War Stories

John Bolton, Survivor

Plus, the cowardice of Lincoln Chafee.

John’s not gone

And so, John Bolton lives another day—battered, bruised, and crippled, but it doesn’t matter because all he needed to do was to survive today, and, now that he’s done that, he’ll almost certainly be confirmed as the next U.N. ambassador.

This afternoon the Senate Foreign Relations Committee sent Bolton’s nomination to the floor “without recommendation”—an extremely unusual slight for an appointment of such stature. Bolton got a C-minus, but it was a pass-fail course.

The Republicans hold a 10-8 majority on the committee. It would have taken only one deserter to wreck the nomination. They enjoy a 55-45 margin on the Senate floor. It would take six dissidents to stop Bolton there, and that isn’t likely.

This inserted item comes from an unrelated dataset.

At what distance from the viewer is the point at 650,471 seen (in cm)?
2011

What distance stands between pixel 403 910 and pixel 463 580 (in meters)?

Sen. George Voinovich of Ohio was the sole Republican today to resist the White House’s demand for total loyalty—but even he didn’t resist it enough. Voinovich held up the vote three weeks ago, surprising everyone by saying that he’d listened to the debate and concluded he couldn’t support Bolton. His party mates scurried to postpone the vote, fearing they might lose it. Sen. Joseph Biden, the ranking Democrat, agreed to the delay as long as the committee could interview more witnesses and request more documents in the interim.

This morning, as the committee resumed deliberations, the big question was whether Voinovich would cave or hold firm. As it turned out, he did both. He noted that he’d pored over all the documents, spoken to dozens of officials, met again with the nominee himself—and concluded that he was still the wrong man for the job, calling Bolton “the poster child of what someone in the diplomatic corps should not be.”

But then came his punch line: “I am not so arrogant to think that I should impose my judgment and perspective…on the rest of my colleagues.” He would oppose the nominee but vote for a resolution to send Bolton’s name to the floor without endorsement.

One can imagine the pressure that has come down on Voinovich the past three weeks. When the White House lobbyists realized he wasn’t budging on the substance, they made an appeal to fairness: At least give Bolton—and your president—the courtesy of an up-or-down vote on the floor. It is very difficult for a member of the president’s party to refuse such a request—especially when he is the clearing committee’s only party member standing in the way.

A special place in the halls of cowardice should be reserved for Sen. Lincoln Chafee, the Republican from Rhode Island. Chafee was an early waverer on Bolton who came under particularly intense pressure—and caved, though with a sour face. He seemed delighted when Voinovich threw a wrench in the works three weeks ago, telling reporters afterward, “The dynamic has changed,” and adding how “refreshing” the moment was: “As long as I’ve been in politics…I’ve never seen someone make a decision on the spur of the moment and with…some justification.”

But yesterday, Chafee fell short even of Voinovich’s hesitations. He too recited some of Bolton’s many shortcomings—his intimidation of intelligence analysts who dared disagree with him, the dismal signal his appointment will send to the world—but ended by endorsing the nominee. Bolton had testified he would follow the president’s instructions, to work with Congress and the committee. “I want to take him at his word,” Chafee proclaimed.

Chafee took over the seat when his father, John Chafee, died in 1999. John Chafee, a Marine veteran who fought at Guadalcanal and in Korea, was a principled moderate and internationalist who served 23 years as a Republican senator for a Democratic state. Lincoln Chafee, who faces his first real vote next year, may go down, not because he voted for Bolton but because he did so knowing full well that it was the wrong thing to do.

It takes enormous self-deception to believe that John Bolton is truly qualified—much less the “best man”—for this job. He has long held the United Nations in contempt. He has disparaged the legitimacy of international law (the basis for enforcing U.N. resolutions). As an undersecretary of state in Bush’s first term, he repeatedly sought the removal of intelligence analysts who dared to disagree with him. He was such a loose cannon that Richard Armitage, deputy secretary of state, forbade him to say anything in public without prior approval. A half-dozen officials, most of them Republicans who served in this administration, say that Bolton would make—in the words of Colin Powell’s chief of staff—”an abysmal ambassador.”

Voinovich said today that Secretary of State Condoleezza Rice assured him that Bolton would be firmly supervised in his new job. Voinovich wondered, “Why in the world would you want to send somebody up to the U.N. that has to be supervised?”